*WHAT YOU HAVE TO DO*.
The required output is the lines below from the line containing "[camera trap, expert-labeled]" to the line containing "common name: striped skunk", inclusive, retyped exactly. No other lines belong in it.

*RECORDS PROVIDED*.

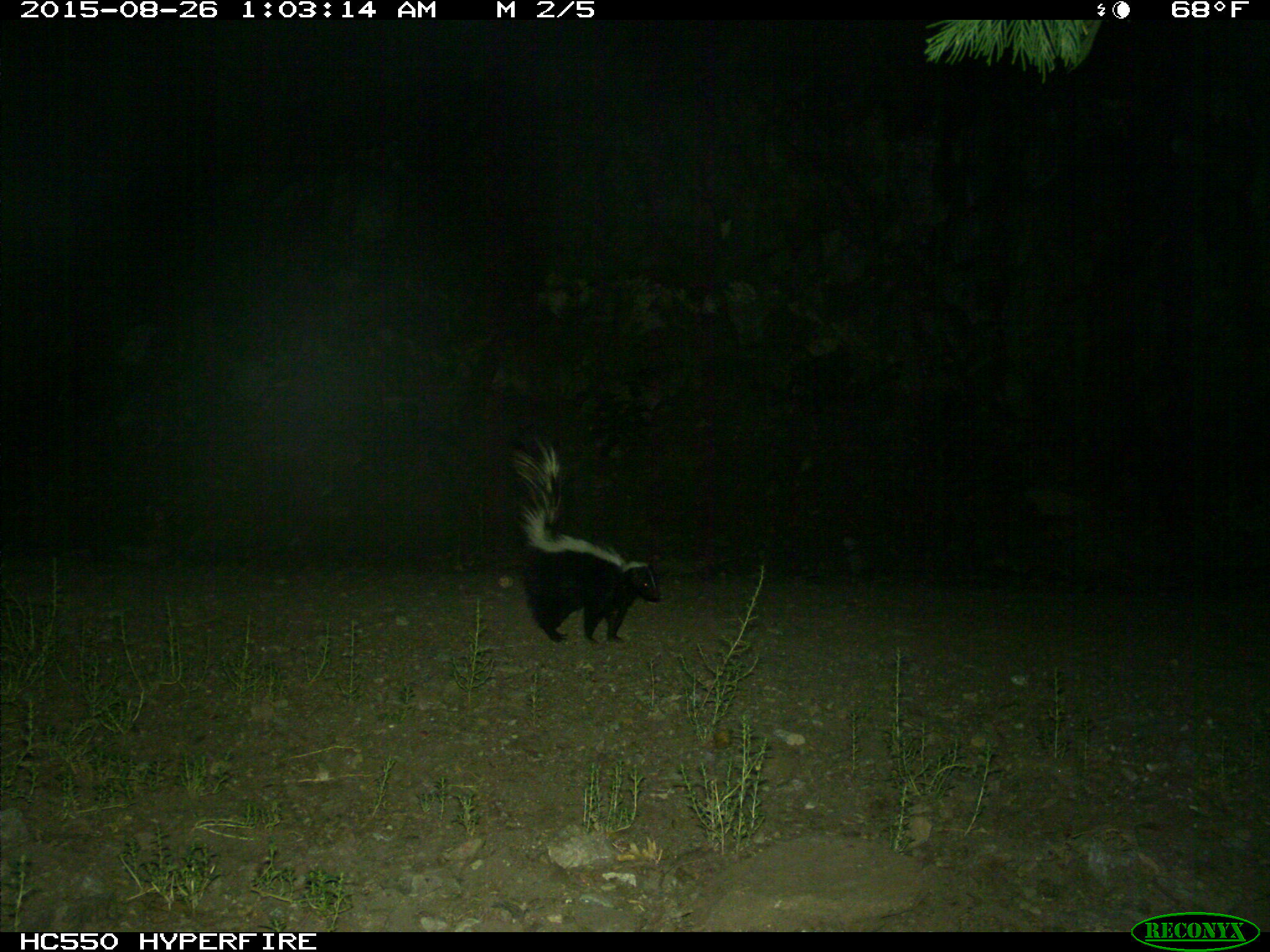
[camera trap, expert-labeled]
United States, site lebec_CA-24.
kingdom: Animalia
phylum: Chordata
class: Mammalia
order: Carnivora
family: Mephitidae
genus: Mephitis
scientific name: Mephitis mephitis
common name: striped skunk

...

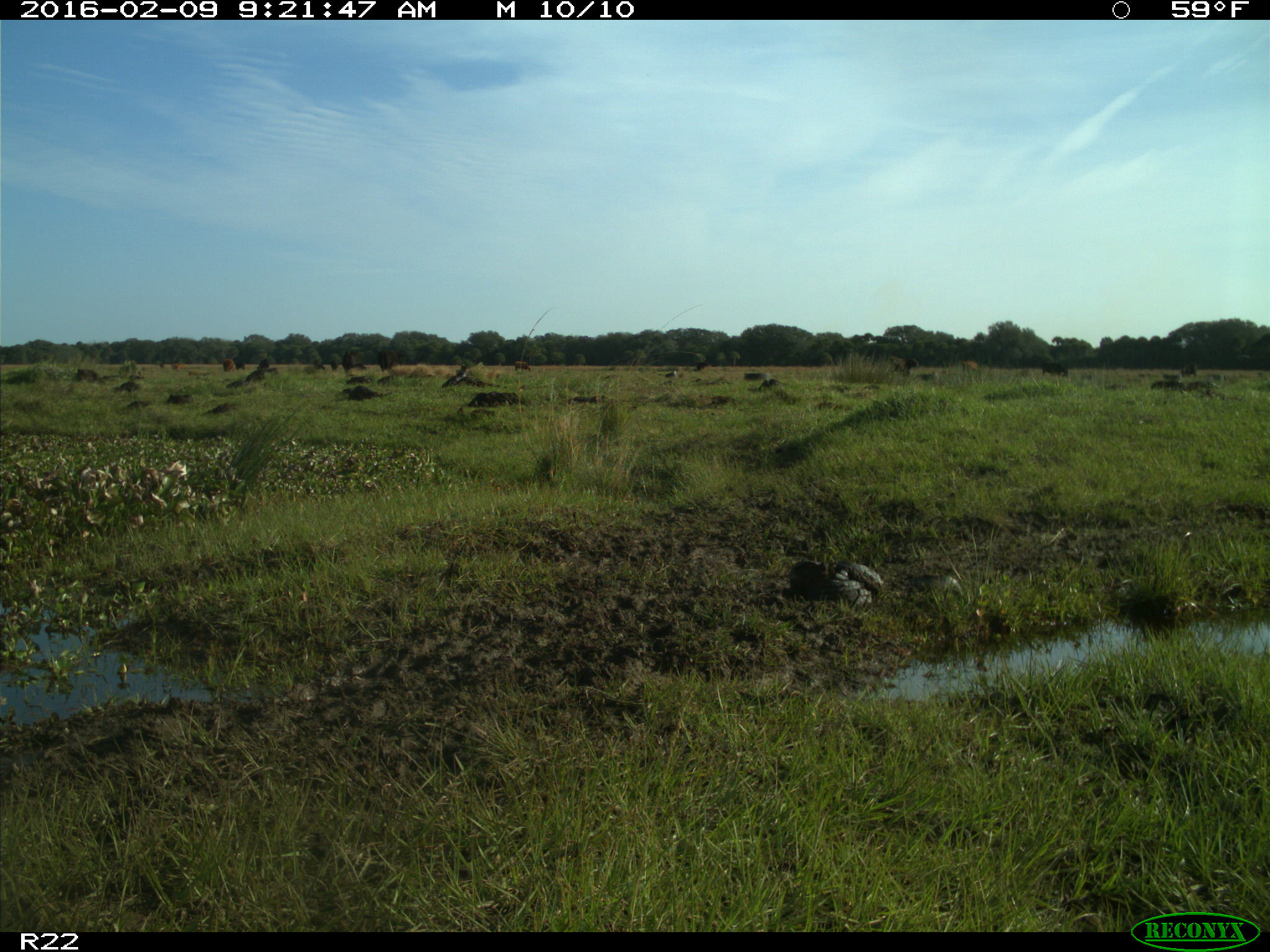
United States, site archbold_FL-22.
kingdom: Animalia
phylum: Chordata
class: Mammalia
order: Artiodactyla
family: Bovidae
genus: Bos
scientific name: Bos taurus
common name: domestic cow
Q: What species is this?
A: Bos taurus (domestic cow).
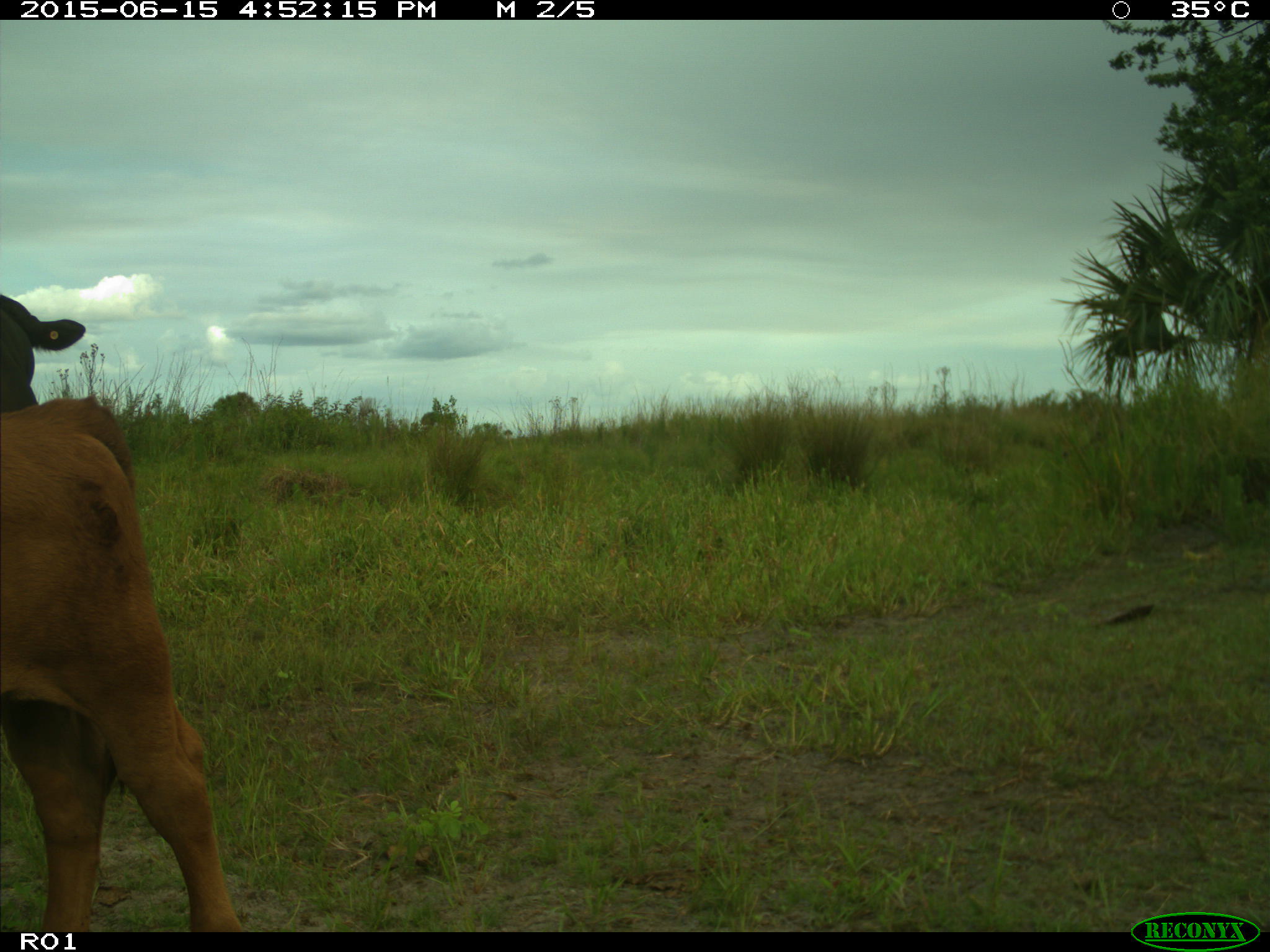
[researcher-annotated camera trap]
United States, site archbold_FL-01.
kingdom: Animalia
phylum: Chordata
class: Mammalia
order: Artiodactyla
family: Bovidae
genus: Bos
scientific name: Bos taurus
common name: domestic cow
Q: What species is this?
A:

...

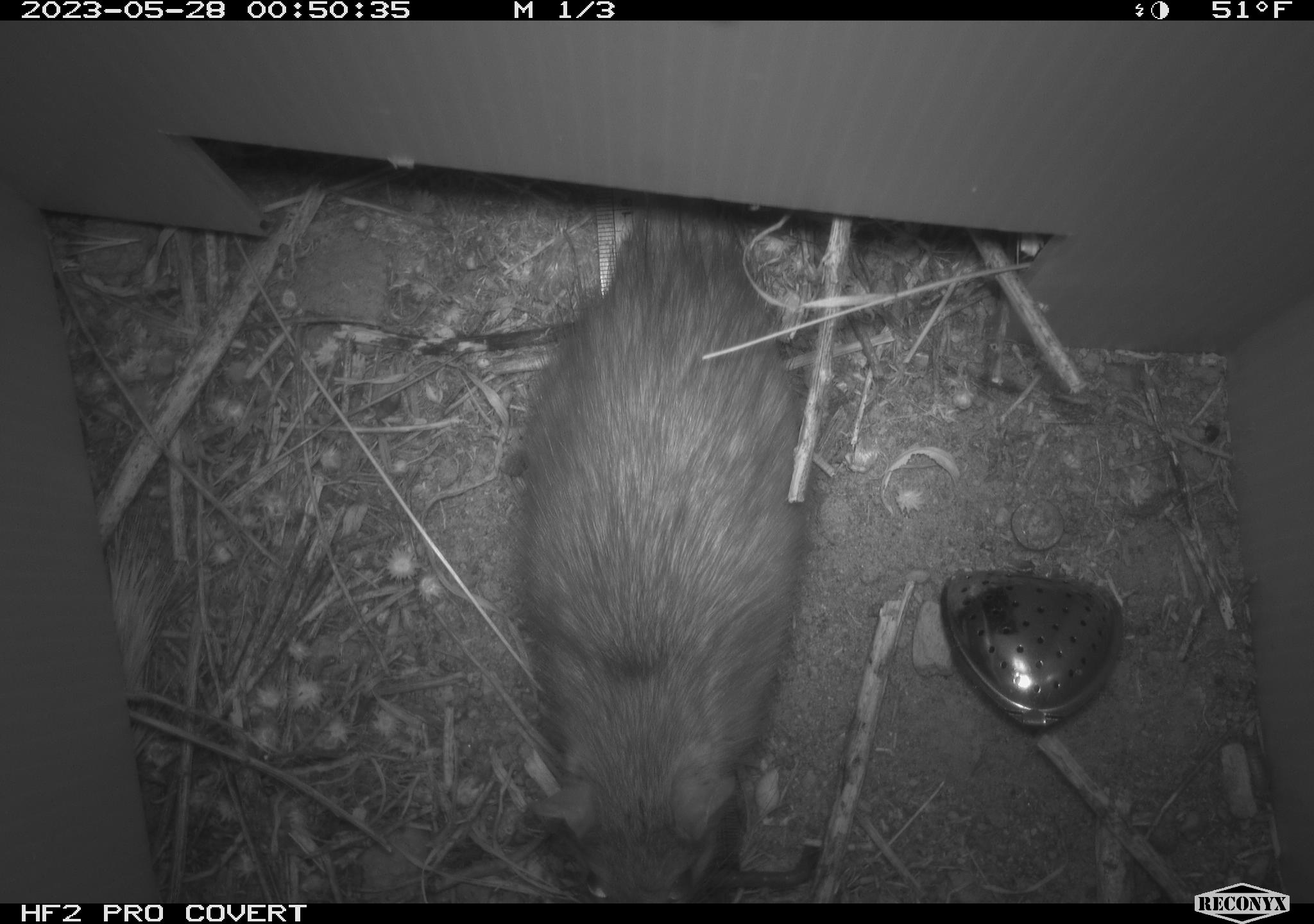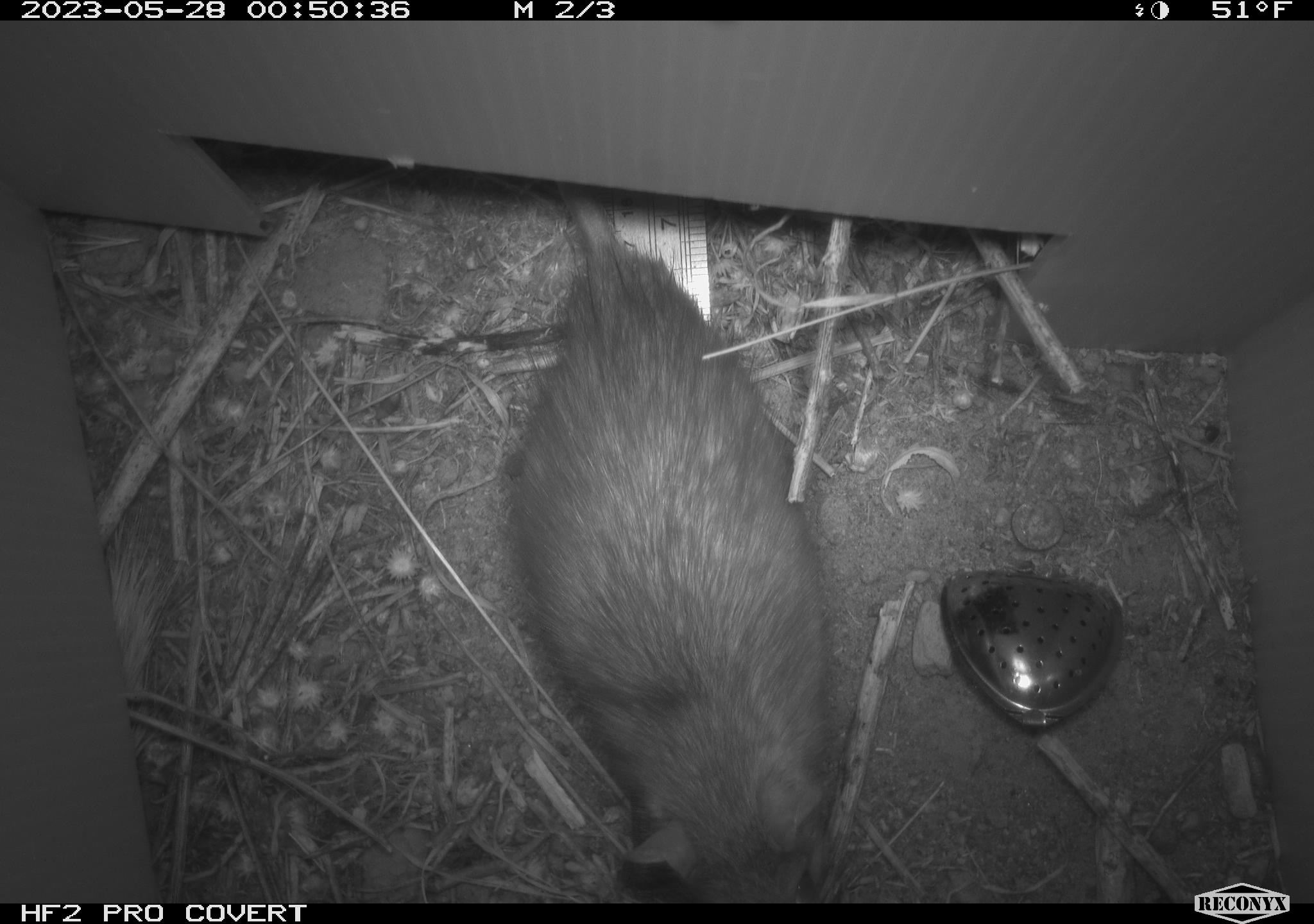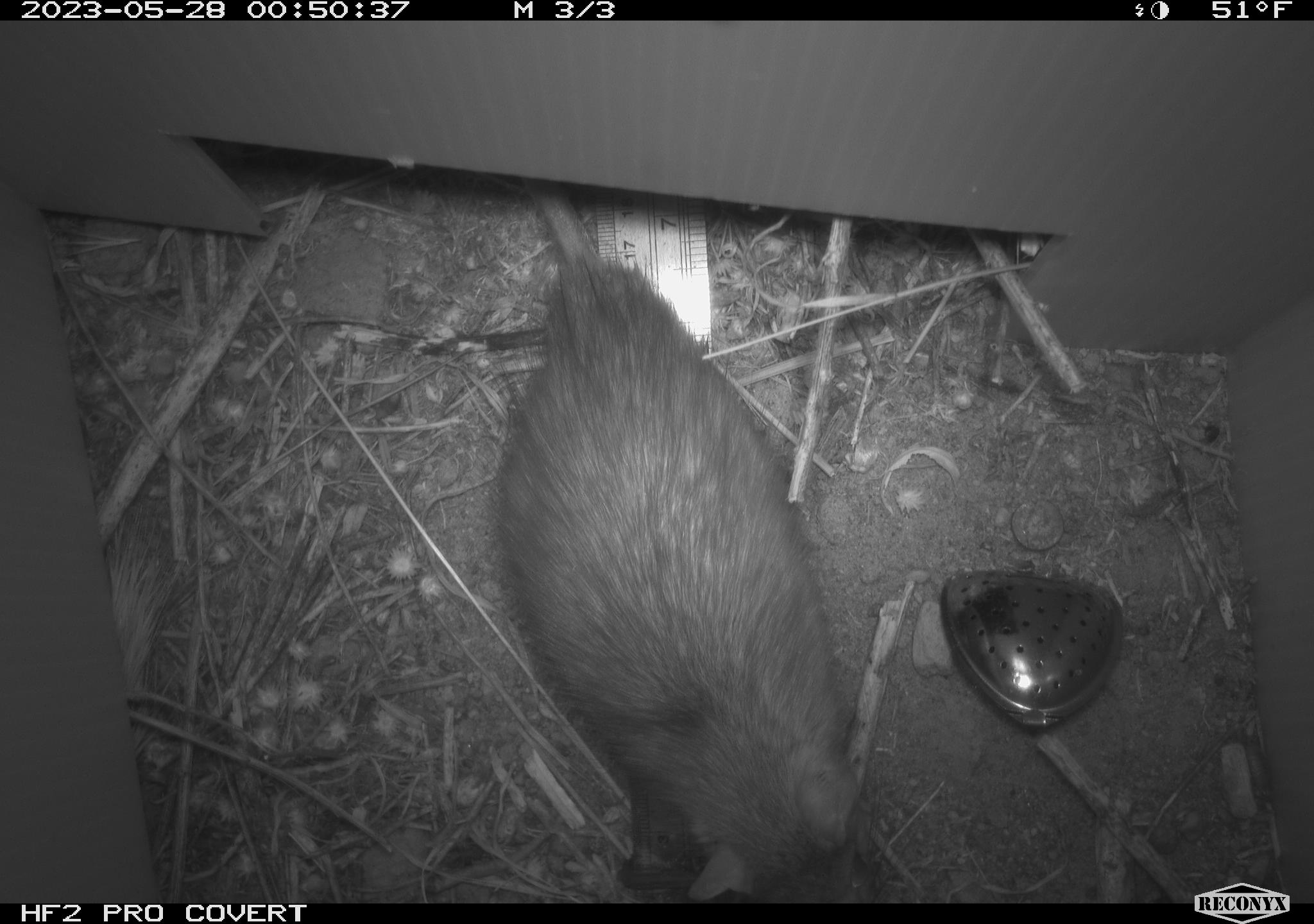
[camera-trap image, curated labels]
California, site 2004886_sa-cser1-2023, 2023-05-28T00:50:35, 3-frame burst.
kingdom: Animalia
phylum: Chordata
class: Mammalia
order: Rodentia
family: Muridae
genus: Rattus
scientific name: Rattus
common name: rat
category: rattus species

*EXERCISE ANSWER*.
[camera trap, expert-labeled]
United States, site lebec_CA-24.
kingdom: Animalia
phylum: Chordata
class: Mammalia
order: Carnivora
family: Mephitidae
genus: Mephitis
scientific name: Mephitis mephitis
common name: striped skunk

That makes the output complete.